» **Task to carry out**: State how many lines in the rows below contain the word "this". Reply with the number alone.

» **The records**:
===
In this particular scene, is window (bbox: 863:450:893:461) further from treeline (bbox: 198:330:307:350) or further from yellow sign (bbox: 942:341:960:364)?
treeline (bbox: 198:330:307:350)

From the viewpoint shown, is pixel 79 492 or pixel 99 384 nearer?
===
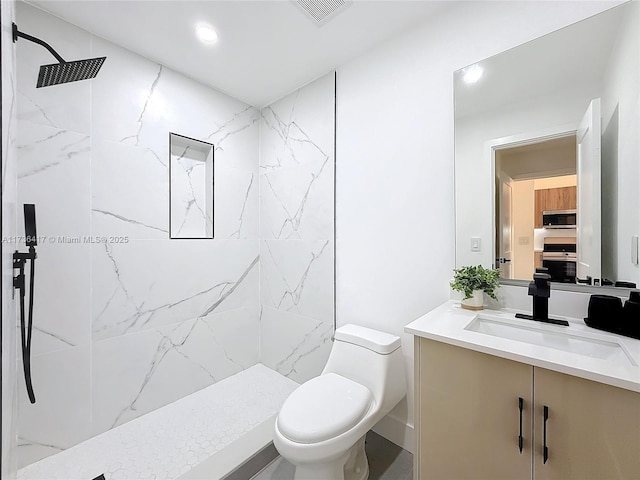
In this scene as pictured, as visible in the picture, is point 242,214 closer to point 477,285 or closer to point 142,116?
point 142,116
===
» **Reply to the task**: 2